3D printing of cementitious materials with superabsorbent polymers: a durable solution?

Abstract

Nowadays, 3D printing of cementitious materials is a hot research topic in the construction industry. This construction method is capable of producing complex geometries and largescale components without the use of expensive formwork. However, due to the lack of molding, more shrinkage will be induced and the amount of cracks will increase. As this phenomenon introduces ingress paths for chemical substances, it will affect the durability of the printed element in a negative way. One potential way to tackle this disadvantage is to include superabsorbent polymers (SAPs) in the cementitious material. As these polymers are able to absorb part of the mixing water and to release it during hardening, they induce internal curing and can mitigate self-desiccation and autogenous shrinkage. Another positive effect of using SAPs is the increased moisture content of the printed surface, enhancing the bond between two subsequent layers.
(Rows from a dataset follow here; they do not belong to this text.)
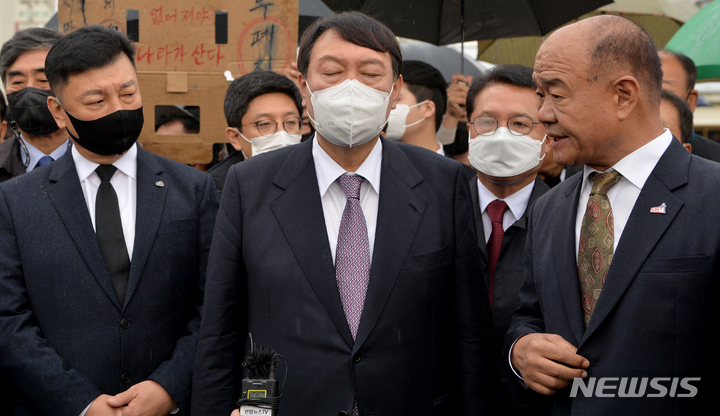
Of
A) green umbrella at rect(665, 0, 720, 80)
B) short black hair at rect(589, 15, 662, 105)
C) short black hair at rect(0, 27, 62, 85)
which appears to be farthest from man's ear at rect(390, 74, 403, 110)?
green umbrella at rect(665, 0, 720, 80)

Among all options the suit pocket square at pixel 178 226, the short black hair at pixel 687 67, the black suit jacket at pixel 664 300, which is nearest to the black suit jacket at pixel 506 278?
the black suit jacket at pixel 664 300

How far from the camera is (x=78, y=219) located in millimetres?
3066

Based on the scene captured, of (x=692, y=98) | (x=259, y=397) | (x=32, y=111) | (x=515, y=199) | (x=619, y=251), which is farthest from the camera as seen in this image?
(x=692, y=98)

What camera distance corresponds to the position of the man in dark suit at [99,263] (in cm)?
293

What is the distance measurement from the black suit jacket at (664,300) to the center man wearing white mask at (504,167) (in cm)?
105

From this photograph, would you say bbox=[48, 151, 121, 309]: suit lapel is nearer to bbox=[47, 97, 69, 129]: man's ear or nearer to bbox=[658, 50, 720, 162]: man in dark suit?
bbox=[47, 97, 69, 129]: man's ear

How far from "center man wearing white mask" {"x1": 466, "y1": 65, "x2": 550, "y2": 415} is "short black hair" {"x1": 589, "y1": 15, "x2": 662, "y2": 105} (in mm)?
1243

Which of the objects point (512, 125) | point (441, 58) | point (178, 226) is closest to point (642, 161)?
point (512, 125)

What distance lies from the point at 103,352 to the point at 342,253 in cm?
120

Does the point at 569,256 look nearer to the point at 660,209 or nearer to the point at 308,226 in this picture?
the point at 660,209

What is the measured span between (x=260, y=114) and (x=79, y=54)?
151 centimetres

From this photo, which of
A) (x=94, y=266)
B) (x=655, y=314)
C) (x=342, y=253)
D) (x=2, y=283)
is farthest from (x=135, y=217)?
(x=655, y=314)

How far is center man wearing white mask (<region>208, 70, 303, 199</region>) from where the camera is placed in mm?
4527

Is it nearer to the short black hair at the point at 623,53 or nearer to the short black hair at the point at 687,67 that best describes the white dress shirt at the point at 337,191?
the short black hair at the point at 623,53
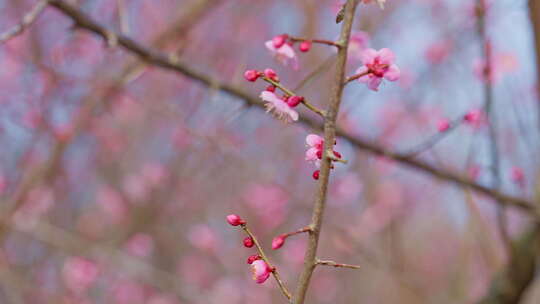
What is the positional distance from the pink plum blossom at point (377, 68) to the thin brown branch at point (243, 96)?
44.2 inches

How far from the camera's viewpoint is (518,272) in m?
2.62

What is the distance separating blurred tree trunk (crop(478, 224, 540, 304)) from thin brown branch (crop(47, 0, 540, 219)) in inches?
5.3

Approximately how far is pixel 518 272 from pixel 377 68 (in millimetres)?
1908

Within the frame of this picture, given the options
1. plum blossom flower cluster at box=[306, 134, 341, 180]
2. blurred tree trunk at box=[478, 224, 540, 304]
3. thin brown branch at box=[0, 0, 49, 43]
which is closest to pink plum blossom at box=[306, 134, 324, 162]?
plum blossom flower cluster at box=[306, 134, 341, 180]

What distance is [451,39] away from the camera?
4090 mm

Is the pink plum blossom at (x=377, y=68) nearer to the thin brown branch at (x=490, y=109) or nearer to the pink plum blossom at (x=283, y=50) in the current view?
the pink plum blossom at (x=283, y=50)

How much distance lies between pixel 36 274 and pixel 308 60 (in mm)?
2947

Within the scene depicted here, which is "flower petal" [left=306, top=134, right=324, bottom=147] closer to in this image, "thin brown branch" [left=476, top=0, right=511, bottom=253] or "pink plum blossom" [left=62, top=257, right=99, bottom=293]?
"thin brown branch" [left=476, top=0, right=511, bottom=253]

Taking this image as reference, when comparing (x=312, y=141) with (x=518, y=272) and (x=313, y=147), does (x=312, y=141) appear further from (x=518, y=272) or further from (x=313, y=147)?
(x=518, y=272)

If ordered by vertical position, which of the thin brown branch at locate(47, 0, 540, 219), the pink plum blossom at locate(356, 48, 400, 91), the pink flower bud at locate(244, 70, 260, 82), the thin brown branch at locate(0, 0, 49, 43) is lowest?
the thin brown branch at locate(47, 0, 540, 219)

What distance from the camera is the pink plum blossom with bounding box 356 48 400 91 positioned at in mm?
1101


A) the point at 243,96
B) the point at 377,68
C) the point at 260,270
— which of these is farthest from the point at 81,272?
the point at 377,68

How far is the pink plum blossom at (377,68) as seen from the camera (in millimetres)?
1101

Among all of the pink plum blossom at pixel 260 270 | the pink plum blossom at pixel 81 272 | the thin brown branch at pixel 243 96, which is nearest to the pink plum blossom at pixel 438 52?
the thin brown branch at pixel 243 96
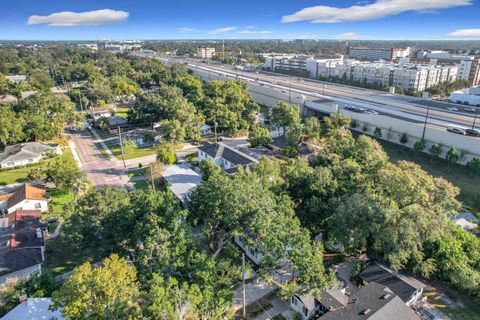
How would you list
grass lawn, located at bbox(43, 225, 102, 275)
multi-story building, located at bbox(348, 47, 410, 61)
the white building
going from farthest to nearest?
multi-story building, located at bbox(348, 47, 410, 61) < the white building < grass lawn, located at bbox(43, 225, 102, 275)

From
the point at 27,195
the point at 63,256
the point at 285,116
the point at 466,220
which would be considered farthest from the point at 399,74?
the point at 63,256

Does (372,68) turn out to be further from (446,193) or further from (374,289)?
(374,289)

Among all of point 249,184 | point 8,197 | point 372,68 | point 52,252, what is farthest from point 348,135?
point 372,68

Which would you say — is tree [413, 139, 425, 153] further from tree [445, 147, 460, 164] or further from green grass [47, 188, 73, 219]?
green grass [47, 188, 73, 219]

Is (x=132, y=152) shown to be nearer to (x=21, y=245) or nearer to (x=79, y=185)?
(x=79, y=185)

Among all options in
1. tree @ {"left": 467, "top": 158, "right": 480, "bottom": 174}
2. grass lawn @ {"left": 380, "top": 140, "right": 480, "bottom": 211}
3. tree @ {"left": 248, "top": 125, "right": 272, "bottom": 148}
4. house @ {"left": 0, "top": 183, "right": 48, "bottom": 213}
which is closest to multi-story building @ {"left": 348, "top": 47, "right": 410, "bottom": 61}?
grass lawn @ {"left": 380, "top": 140, "right": 480, "bottom": 211}

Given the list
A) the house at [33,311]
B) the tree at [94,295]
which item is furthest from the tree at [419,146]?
the house at [33,311]
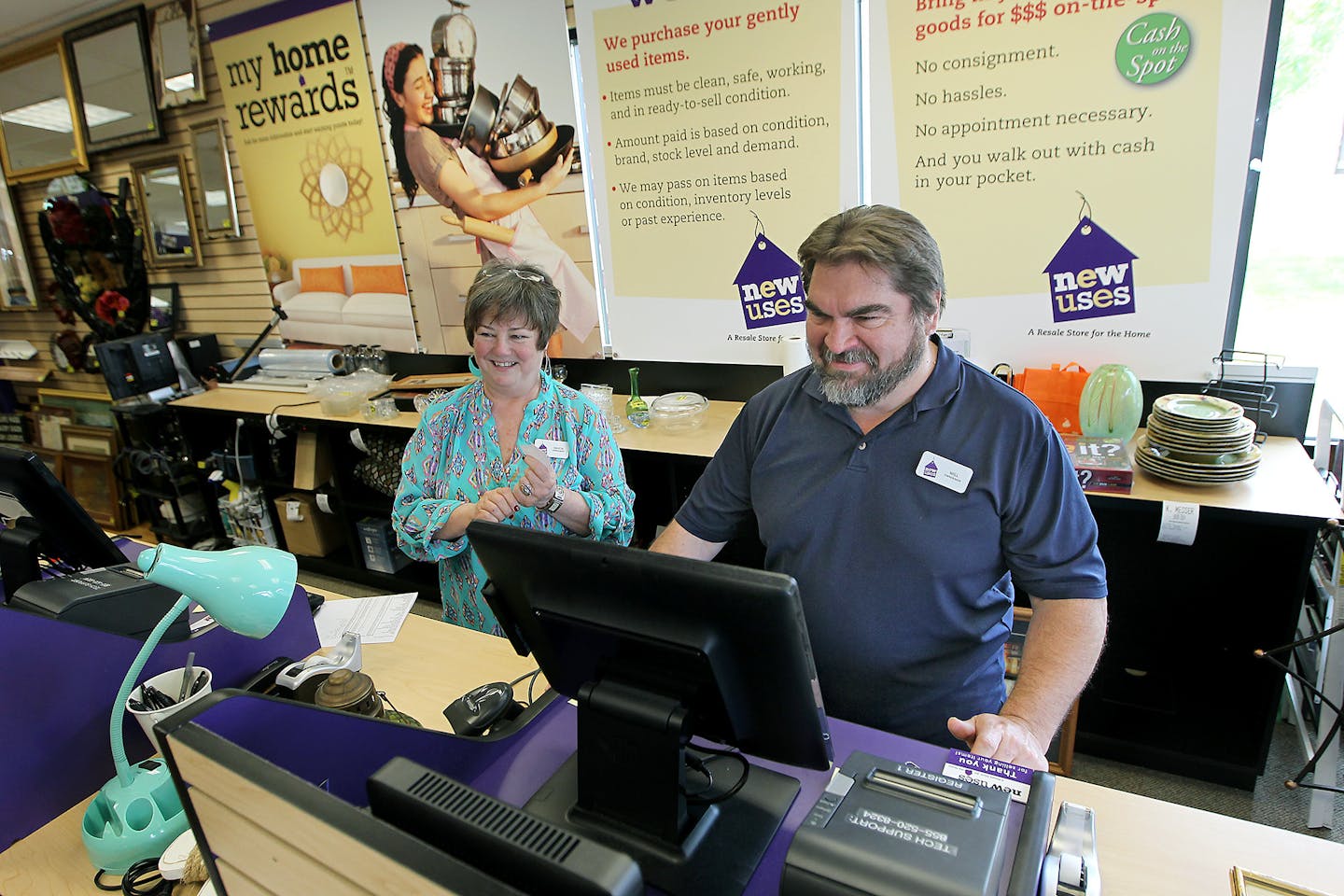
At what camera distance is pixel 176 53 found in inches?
169

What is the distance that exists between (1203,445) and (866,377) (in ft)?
4.35

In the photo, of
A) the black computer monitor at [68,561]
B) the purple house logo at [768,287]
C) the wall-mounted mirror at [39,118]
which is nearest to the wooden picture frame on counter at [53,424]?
the wall-mounted mirror at [39,118]

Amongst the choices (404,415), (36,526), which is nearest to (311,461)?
(404,415)

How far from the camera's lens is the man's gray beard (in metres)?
1.41

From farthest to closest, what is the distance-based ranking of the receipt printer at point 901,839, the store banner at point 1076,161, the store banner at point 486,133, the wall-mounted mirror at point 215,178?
the wall-mounted mirror at point 215,178
the store banner at point 486,133
the store banner at point 1076,161
the receipt printer at point 901,839

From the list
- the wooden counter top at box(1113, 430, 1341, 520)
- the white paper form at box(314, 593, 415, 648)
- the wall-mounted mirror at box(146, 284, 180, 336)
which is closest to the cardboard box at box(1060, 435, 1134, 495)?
the wooden counter top at box(1113, 430, 1341, 520)

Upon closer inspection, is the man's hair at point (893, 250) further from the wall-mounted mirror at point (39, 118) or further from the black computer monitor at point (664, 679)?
the wall-mounted mirror at point (39, 118)

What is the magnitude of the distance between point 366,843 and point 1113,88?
2.85 m

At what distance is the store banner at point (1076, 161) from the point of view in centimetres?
225

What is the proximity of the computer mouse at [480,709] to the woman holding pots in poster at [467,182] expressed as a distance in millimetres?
2416

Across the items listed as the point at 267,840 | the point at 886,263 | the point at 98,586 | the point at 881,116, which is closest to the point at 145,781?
the point at 98,586

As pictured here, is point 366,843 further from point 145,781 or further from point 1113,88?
point 1113,88

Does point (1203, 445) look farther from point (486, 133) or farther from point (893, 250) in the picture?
point (486, 133)

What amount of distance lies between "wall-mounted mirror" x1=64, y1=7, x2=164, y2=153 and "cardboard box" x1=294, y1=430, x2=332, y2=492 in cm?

For the aim of this research, two different SAPs were used to fabricate printed elements and the microstructural changes are correlated with their influence on durability and sustainability. First results showed that in general, the addition of superabsorbent polymers decreases the shrinkage in printed materials. They also reduce the nanoporosity in the range of 100 nm to 500 nm and increase the amount of voids with a diameter above 700 nm, resulting in less microcracks and a decreased amount of preferential ingress paths for chemical substances. On the other hand, the total air content increases with the addition of SAPs, proportional to the amount of SAPs added.